Earlier, I mentioned that the Disney brand was all over this movie, and that it's a problem. While I'm glad the studio put up the budget to make Oz look and feel like the transportive wonderland it deserves to be (unlike the gaudy, chaotic garbage that was its previous such effort, Alice in Wonderland), it's easy to see the influence of studio executives who prefer length and neat visuals to great storytelling (you know, the hallmark that makes films like Fleming's Oz a classic). The sassy talking monkey (also voiced by Braff); the multiple, drawn-out action scenes that stop the story dead as surely as the musical numbers in latter-season episodes of Glee; and unimaginative 3D effects that define what most audiences can't stand about 3D effects--these all contribute to an uneven flow that keeps this Oz from being wholly enjoyable.

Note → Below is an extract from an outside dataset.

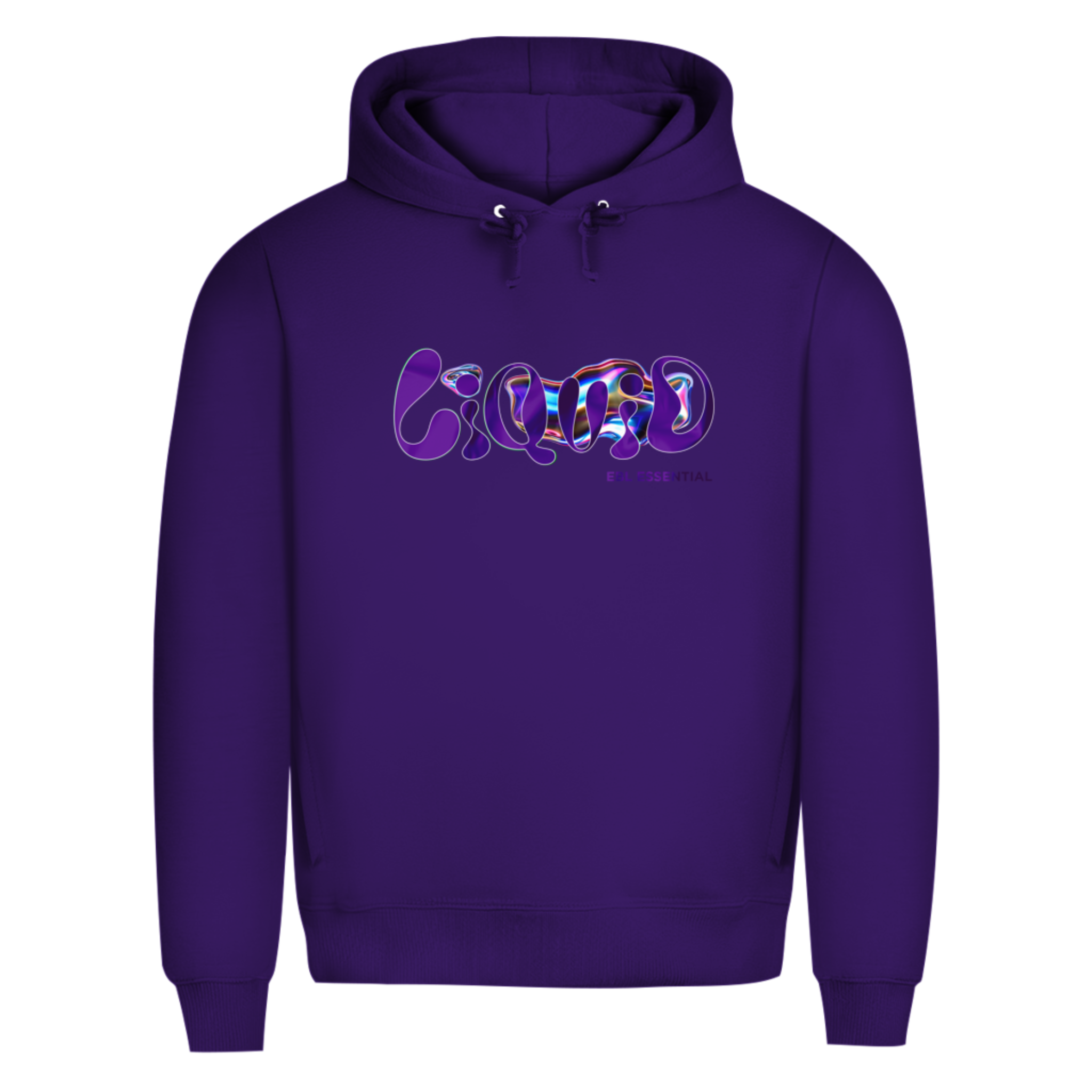 Liquid EBL - Herren Premium Bio Hoodie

And that's a shame. Strip out the flat jokes and allegedly crowd-pleasing spectacle (not all of the spectacle, just the stuff that makes it reeeally difficult to not check the time), and you're left with an unexpectedly cool, unexpectedly adult version of Oz. This is just the kind of film that could use a solid, polished-edges sequel--which it kind of already has. But not really.

Note: I've read complaints about the overt sexism of Franco's character in the film, and the fact that he's still kind of lecherous at the end. Honestly, what's wrong with that? Remember, Oz came of age in a time and place when women couldn't vote and were seen as little more than baby-making machines. Plus, he's a carnival magician and not a Harvard Gender Studies professor. Short of a magical spell, it takes time and experience for a cretin to stop being a cretin, and a step in the right direction is better than ten steps in the wrong one.

*In today's marketplace, flak doesn't necessarily translate into poor ticket sales: this film is a worldwide monster. And for as much as Disney need to distance themselves from the WB version, they're counting on brand recognition to put asses in seats--seats which cost two to three times the average to sit in, thanks to 3D and IMAX 3D presentations.